Die neue Situation ist auch an der Mittagessenausgabe nicht spurlos vorbei gegangen. Gab es sonst warmes Mittagessen im Speisesaal werden jetzt verpackte Lunchpakete ausgeteilt, die teilweise in den Gruppenräumen verzehrt werden.
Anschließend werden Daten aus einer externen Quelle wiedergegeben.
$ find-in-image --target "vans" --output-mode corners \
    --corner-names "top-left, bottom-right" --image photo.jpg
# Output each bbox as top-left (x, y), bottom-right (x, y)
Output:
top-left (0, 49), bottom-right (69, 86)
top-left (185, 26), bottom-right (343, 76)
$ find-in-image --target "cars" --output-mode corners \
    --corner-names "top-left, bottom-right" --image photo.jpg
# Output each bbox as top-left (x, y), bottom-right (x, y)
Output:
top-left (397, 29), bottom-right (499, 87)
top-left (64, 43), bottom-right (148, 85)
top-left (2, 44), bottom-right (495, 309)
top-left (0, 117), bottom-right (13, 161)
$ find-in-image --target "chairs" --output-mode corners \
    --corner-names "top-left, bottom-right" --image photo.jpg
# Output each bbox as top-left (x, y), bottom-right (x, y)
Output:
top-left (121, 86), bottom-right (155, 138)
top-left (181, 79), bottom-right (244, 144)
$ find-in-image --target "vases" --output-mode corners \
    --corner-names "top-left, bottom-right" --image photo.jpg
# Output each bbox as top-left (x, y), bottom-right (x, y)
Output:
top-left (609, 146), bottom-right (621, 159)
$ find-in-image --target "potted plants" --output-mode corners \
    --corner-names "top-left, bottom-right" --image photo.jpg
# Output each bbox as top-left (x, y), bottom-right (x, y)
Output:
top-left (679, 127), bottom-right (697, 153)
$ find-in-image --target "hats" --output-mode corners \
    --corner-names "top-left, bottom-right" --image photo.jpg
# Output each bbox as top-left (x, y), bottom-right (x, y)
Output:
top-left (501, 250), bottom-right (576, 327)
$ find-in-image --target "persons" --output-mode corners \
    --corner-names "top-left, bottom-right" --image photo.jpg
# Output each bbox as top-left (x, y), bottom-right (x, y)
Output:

Aus allen Häusern ist zu hören, der Neustart ist gelungen, jetzt können wir den nächsten Schritt wagen. Der startet diese Woche. Die Personenbeförderung wird langsam wieder aufgenommen und der Personenkreis aus dem häuslichen Umfeld wird nach und nach vom Sozialdienst angesprochen. Auf das Verständnis für die Hygieneregeln wird bei der Auswahl zusätzlich geachtet.
Beschäftigte, die in besonderen Wohnformen wohnen, dürfen nur gemeinsam mit ihren Mitbewohnerinnen und Mitbewohnern und getrennt von anderen Personen beschäftigt oder betreut werden. Um diesen Anforderungen gerecht zu werden, wurde das Gebäude der KPS geräumt und steht im wöchentlichen Wechsel 15 Bewohnern der Wohnanlage Sarstedt oder der Wohnanlage Harsum zur Verfügung. Das geht nur, erklärt die Fachkraft für Arbeitssicherheit, Tim Rausch, weil alle Beschäftigten der jeweiligen Woche gemeinsam in einer häuslichen Gemeinschaft leben. Weitere Möglichkeiten dieser besonderen Form des Beschäftigungsangebotes stehen leider derzeit nicht zur Verfügung.
Für vier Beschäftigte wird momentan eine Notbetreuung angeboten. Diese ist an die Vorgaben der Allgemeinverfügung geknüpft und bedarf nochmals einer besonderen Betrachtung der Betreuungssituation.
Auch in den anderen Werkstattstandorten haben die Werkstattleitungen die möglichen Beschäftigungsobergrenzen neu definiert. Diese liegen derzeit bei ca. 30% der früheren Betreuungsquote. Lt. Verordnung ist die Anzahl der gleichzeitig genutzten Arbeits- und Betreuungsplätze für Menschen mit Behinderungen auf höchstens die Hälfte, nach der Stichtagserhebung des Landesamts am 31.10.2020 genutzten Plätze, beschränkt. Dieses ist, lt. Werkstattleitung und Sozialdienst momentan aber noch nicht realisierbar.
Es wird noch viel Geduld und Zeit brauchen bis alle Beschäftigten zurück in der neuen Normalität angekommen sind.